The Evidence Is Stark
Two teams using the same model can see task completion rates of 60% vs. 98% — based entirely on harness quality.
Read that again. Same model. Same capability. The only difference is what was built around it.
Microsoft demonstrated this when they shifted their SRE (Site Reliability Engineering) agent from 100+ bespoke tools to a filesystem-based context engineering system. Performance on novel incidents rose from 45% to 75% — not by upgrading the model, but by redesigning the harness.
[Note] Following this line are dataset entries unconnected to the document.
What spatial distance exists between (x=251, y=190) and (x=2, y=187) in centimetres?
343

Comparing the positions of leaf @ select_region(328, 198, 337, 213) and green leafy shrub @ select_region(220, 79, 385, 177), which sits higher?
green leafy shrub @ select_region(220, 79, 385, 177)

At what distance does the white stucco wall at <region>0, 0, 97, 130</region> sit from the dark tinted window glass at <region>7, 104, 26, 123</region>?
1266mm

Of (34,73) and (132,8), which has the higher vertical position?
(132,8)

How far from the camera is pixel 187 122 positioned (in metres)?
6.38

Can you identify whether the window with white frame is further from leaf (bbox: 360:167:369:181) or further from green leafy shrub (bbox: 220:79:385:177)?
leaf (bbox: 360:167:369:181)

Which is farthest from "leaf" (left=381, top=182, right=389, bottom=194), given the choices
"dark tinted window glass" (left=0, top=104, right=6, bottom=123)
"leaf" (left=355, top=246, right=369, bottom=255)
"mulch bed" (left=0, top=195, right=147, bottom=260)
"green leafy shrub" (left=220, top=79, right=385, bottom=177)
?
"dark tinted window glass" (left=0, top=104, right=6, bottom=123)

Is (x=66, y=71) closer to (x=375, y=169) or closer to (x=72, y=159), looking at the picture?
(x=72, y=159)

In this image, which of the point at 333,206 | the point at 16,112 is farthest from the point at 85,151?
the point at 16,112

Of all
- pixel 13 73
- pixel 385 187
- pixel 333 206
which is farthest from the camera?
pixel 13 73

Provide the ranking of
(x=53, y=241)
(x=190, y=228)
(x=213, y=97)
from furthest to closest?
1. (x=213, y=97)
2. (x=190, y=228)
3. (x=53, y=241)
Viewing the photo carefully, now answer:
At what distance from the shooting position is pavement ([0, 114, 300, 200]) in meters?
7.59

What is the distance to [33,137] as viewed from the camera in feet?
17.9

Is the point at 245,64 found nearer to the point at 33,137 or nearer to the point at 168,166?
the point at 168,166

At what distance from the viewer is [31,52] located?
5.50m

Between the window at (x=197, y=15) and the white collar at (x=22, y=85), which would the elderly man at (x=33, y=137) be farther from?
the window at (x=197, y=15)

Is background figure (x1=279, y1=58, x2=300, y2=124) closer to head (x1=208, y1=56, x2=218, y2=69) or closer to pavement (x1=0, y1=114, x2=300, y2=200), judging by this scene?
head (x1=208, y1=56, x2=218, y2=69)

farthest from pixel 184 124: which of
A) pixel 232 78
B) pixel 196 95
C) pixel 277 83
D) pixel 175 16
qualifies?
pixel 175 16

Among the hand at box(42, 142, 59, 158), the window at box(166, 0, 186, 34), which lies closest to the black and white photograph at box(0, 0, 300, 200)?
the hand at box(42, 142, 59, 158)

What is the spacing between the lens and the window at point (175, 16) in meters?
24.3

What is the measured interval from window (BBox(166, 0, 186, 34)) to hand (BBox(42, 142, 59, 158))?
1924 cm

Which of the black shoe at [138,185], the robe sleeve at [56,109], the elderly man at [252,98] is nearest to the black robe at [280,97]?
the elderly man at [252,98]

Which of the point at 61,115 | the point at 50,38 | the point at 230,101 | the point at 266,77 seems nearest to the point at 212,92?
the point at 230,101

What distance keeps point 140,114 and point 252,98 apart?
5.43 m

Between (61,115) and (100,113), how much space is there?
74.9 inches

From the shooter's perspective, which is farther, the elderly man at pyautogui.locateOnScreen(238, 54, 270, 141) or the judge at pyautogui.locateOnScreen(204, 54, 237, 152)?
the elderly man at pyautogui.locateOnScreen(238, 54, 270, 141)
Martin Fowler published a full framework article on harness engineering in April 2026, establishing it as a legitimate engineering discipline alongside software engineering and data engineering. This isn't a buzzword. It's an emerging practice with real methodology behind it.
Why Most AI Projects Fail
The typical AI deployment looks like this:
- Buy a tool or API
- Write some prompts
- Demo it to leadership
- Hand it to the team
- Watch adoption stall
What's missing? Everything in the harness:
- No clear definition of how the agent should behave in edge cases
- No validation that the outputs are correct before they reach a user
- No feedback loops that improve performance over time
- No governance layer that ensures compliance
- No coaching or documentation that helps the team actually use it
The demo was impressive because the demo was a controlled environment. Production isn't controlled. Production is messy data, ambiguous requests, edge cases, compliance requirements, and real consequences when something goes wrong.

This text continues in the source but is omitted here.